Il ragazzo vede in Gordo tutto il male che è gli è capitato nella vita e così, ingenuamente, vuole ucciderlo. William tenta in ogni modo di scoraggiarlo e decide di portarselo dietro in giro fra i casinò. Accetta poi l’offerta di La Linda (Tiffany Haddish), un’ex giocatrice professionista ora diventata una manager che trova finanziatori per i giocatori d’azzardo più famosi. L’idea è quella di guadagnare un pò di soldi da dare a Cirk affinché torni a studiare e soprattutto riallacci i rapporti con sua madre.

Abu Ghraib ha rovinato la vita di così tante persone che Will è disposto a tutto pur che non lo faccia con quella del ragazzo, che ha già pagato un prezzo altissimo nonostante la sua giovane età. Ma nella vita, spesso, non basta saper contare le carte di una mano…

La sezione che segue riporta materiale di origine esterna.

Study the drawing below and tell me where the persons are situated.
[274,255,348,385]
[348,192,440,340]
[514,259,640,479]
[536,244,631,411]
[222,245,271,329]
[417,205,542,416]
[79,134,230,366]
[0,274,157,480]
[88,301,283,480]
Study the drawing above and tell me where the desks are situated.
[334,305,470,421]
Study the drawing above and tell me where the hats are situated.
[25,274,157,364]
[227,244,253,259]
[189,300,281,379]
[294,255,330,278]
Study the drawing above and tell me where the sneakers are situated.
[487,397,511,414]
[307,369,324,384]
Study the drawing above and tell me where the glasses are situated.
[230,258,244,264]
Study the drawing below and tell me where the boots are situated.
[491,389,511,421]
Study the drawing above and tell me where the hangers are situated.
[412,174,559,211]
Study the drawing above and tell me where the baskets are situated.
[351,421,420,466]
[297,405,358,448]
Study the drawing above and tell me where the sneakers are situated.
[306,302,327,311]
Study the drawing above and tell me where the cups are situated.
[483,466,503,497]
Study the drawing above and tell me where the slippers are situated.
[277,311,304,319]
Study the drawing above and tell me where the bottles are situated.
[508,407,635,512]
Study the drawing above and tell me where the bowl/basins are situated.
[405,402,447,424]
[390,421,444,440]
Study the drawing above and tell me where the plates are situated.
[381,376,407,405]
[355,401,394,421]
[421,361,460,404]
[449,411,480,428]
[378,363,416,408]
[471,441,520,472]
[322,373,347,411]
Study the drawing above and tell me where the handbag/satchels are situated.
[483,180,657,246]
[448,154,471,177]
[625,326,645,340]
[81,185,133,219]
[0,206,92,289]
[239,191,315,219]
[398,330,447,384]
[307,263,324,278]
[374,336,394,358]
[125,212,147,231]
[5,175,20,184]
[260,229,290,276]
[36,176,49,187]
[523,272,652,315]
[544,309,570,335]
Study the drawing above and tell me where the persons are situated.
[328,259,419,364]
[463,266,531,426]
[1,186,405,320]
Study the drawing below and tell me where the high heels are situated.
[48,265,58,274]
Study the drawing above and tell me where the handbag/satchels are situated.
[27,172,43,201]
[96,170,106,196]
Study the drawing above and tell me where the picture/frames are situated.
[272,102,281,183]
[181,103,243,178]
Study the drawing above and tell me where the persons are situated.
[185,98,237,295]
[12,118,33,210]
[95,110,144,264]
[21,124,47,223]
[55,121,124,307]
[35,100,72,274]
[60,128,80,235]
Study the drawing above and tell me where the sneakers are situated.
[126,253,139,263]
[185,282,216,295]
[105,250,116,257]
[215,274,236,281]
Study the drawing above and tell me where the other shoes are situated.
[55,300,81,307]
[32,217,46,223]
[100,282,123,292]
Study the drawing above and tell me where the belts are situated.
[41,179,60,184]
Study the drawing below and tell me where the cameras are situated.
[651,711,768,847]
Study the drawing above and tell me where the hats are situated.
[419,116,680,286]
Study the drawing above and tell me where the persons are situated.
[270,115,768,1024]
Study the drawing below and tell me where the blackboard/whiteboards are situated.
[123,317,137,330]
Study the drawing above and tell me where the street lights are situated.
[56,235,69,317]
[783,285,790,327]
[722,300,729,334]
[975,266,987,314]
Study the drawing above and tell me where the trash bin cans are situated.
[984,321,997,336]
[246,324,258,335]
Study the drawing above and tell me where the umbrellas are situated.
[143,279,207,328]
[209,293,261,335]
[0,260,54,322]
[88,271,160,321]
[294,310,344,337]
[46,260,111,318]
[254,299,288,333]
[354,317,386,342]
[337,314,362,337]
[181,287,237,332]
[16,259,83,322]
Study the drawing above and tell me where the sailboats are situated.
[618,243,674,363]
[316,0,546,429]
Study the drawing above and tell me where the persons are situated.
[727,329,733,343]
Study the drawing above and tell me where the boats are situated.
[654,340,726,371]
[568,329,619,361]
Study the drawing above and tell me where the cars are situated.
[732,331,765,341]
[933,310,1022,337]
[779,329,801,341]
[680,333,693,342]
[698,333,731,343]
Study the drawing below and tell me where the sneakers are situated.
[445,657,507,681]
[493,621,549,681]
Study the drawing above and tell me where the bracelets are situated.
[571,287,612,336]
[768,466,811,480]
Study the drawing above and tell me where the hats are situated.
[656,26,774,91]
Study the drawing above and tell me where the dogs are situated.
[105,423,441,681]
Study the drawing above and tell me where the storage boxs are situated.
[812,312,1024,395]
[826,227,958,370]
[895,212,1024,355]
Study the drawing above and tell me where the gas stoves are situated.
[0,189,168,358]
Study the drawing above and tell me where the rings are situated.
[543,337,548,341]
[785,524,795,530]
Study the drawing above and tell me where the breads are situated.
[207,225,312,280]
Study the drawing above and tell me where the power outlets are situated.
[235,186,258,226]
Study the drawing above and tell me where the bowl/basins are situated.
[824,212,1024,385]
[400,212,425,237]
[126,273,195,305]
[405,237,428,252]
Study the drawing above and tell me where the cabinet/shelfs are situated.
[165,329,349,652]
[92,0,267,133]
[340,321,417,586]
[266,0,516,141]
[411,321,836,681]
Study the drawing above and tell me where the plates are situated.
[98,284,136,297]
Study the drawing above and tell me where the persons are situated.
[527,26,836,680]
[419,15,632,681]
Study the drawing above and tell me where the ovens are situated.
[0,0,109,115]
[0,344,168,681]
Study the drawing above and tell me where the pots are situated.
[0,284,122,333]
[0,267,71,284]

Con una regia apparentemente scarna e razionale ma al tempo stesso carica di tensione – tipica di Schrader – assistiamo al viaggio allucinante di William Tell che tenta in ogni modo di sfuggire al proprio destino, destino che però fatalmente incontrerà a causa della sua natura.

Da ricordare anche le scenografie che per la maggior parte sono le reali e immense sale dei casinò americani, vere cattedrali dei sogni perduti di numerosissimi essere umani, che ci sottolineano come nelle guerre vince sempre il banco: i giocatori che materialmente le fanno difficilmente ne escono vincitori, indipendentemente dalla barricata che occupano.

Duro e senza sconti.

Per la chicca: il titolo originale è “The Card Counter”, e un giorno – …forse – capiremo quello in italiano.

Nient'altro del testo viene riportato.